▶ [Consigne A] Mettez à jour le passage du texte sur la décision du Conseil constitutionnel, de « Cette décision, si » à « dans ce domaine. », en remplaçant « significatives » par « notables ».
▶ [Consigne B] Rédigez la suite du texte sur la décision du Conseil constitutionnel à partir de sa dernière phrase.

▶ [Texte extrait]
/---

Le Conseil constitutionnel vient de rendre sa décision sur la loi organique relative à l’article 65 de la Constitution portant sur le Conseil supérieur de la magistrature.

Le Conseil a censuré trois dispositions de cette loi et émis une réserve d’interprétation :

- Le Conseil a d’abord considéré que l’article 15 de la loi organique ajoutait à la Constitution en ce qu’il imposait à la formation disciplinaire du CSM de toujours siéger dans une composition comprenant autant de magistrats que de non-magistrats ;

- Le Conseil a ensuite censuré l’article 17 de la loi qui permettait au CSM de s’auto-saisir pour se prononcer sur les questions relatives à la déontologie des magistrats ;

- Le Conseil a par ailleurs décidé que la possibilité pour les justiciables, dans certaines hypothèses, de saisir le CSM d’une plainte contre un magistrat toujours en charge d’une procédure, présentait un risque d’atteinte à l’impartialité ou à l’indépendance de ce dernier ;

- Enfin, le Conseil, par une réserve d’interprétation portant sur les dispositions relatives à la déontologie, l’indépendance et l’impartialité des membres du CSM, a tiré les conséquences de ces principes en interdisant aux chefs de tribunaux et de cours du CSM de statuer sur le cas des magistrats de leurs ressorts.

Cette décision, si elle comporte deux avancées significatives, ne peut toutefois nous satisfaire.

Certes, l’édiction de règles strictes visant à préserver l’impartialité des membres du CSM est bienvenue, tant le fonctionnement de l’actuel CSM a pu montrer des errements dans ce domaine.

\---

▶ [Extrait de données]
/---

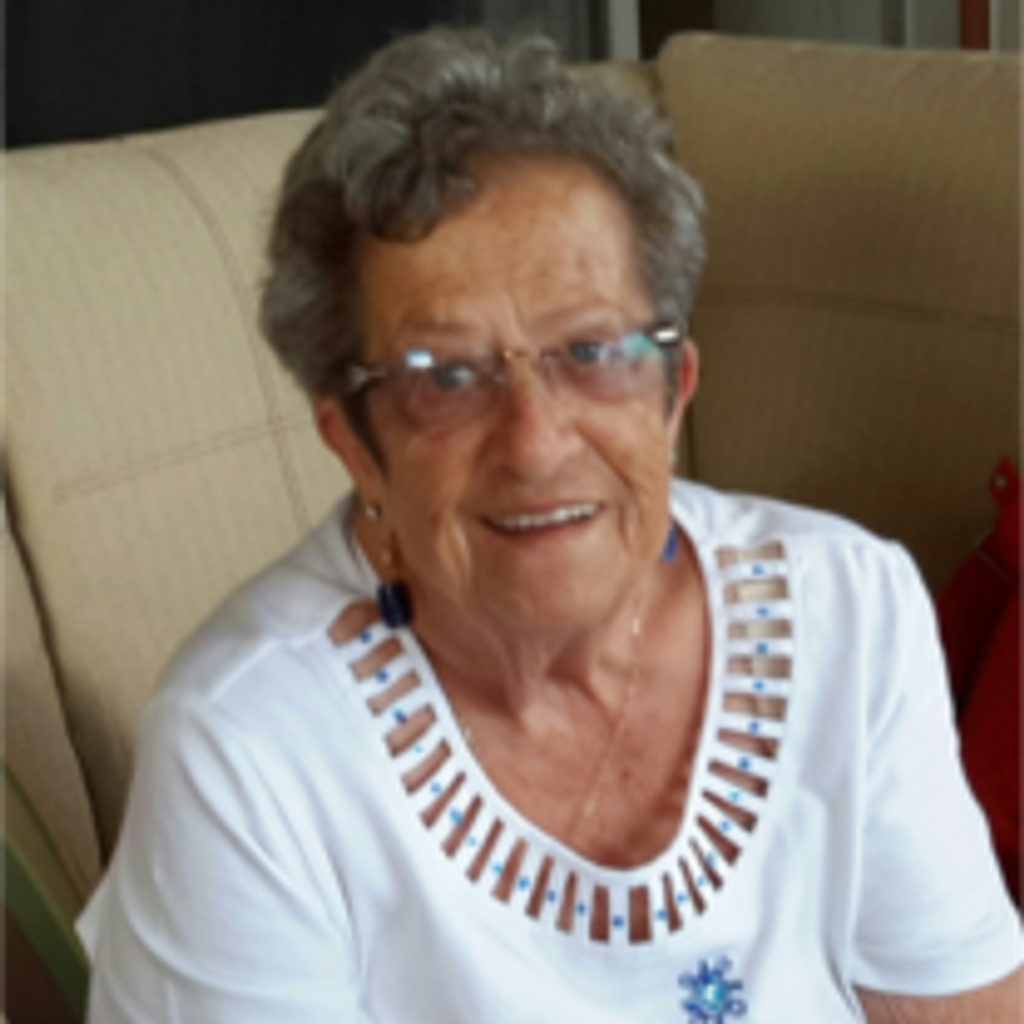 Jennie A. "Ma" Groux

\---
/---

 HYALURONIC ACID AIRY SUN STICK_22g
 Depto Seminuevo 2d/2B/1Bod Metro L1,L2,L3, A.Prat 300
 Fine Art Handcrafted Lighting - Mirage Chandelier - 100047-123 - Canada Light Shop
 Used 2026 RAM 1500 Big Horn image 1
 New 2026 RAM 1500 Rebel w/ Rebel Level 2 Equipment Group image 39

\---

▶ [Réponse A]
Cette décision, si elle comporte deux avancées notables, ne peut toutefois nous satisfaire.

Certes, l’édiction de règles strictes visant à préserver l’impartialité des membres du CSM est bienvenue, tant le fonctionnement de l’actuel CSM a pu montrer des errements dans ce domaine.

▶ [Réponse B]
De même, le Syndicat de la magistrature, favorable à la saisine directe du CSM par les justiciables, a néanmoins milité pour que cette procédure, dans ses conditions d’exercice, ne puisse pas être un facteur de déstabilisation de l’institution judiciaire. Le Conseil constitutionnel s’est montré vigilant sur ce point en estimant que la loi organique n’apportait pas suffisamment de garanties dans les conditions de recevabilité d’une plainte lorsque le magistrat mis en cause est encore en charge de la procédure.

Le Syndicat de la magistrature est en revanche très inquiet du « muselage » du CSM opéré par le Conseil constitutionnel qui censure toute possibilité d’expression spontanée de la formation plénière sur les questions de déontologie des magistrats, et par là même d’indépendance. Lors des débats parlementaires qui avaient présidé à l’adoption de cette loi, le garde des Sceaux lui-même avait pourtant admis cette possibilité d’auto-saisine du CSM sur ces sujets de principe.

Il déplore également que le Conseil ait censuré, en matière disciplinaire, l’exigence de parité effective entre les membres magistrats et les non-magistrats. Le Syndicat de la magistrature avait soutenu cette exigence, au regard notamment des standards européens. Concrètement, cette censure rendra possible la tenue d’audiences disciplinaires par une formation déséquilibrée.

Au-delà de cette décision, le Syndicat de la magistrature rappelle qu’il s’est érigé contre les vices originels de la réforme constitutionnelle adoptée le 23 juillet 2008 dont est issu le nouveau CSM : un mode de nomination des six membres extérieurs éminemment partisan, une surreprésentation de la haute hiérarchie judiciaire, la persistance d’un avis simple pour la nomination des magistrats du parquet, etc.

Enfin, le Syndicat de la magistrature s’étonne que le Conseil constitutionnel, contrairement à sa jurisprudence constante, n’ait pas jugé bon de censurer les articles 12 et 18 de la loi organique qui constituent des « cavaliers législatifs ». Il est vrai que ces deux articles ont été conçus dans le seul but d’exercer des représailles à l’encontre du premier président de la Cour de cassation soupçonné d’être rétif à l’application de la question prioritaire de constitutionnalité...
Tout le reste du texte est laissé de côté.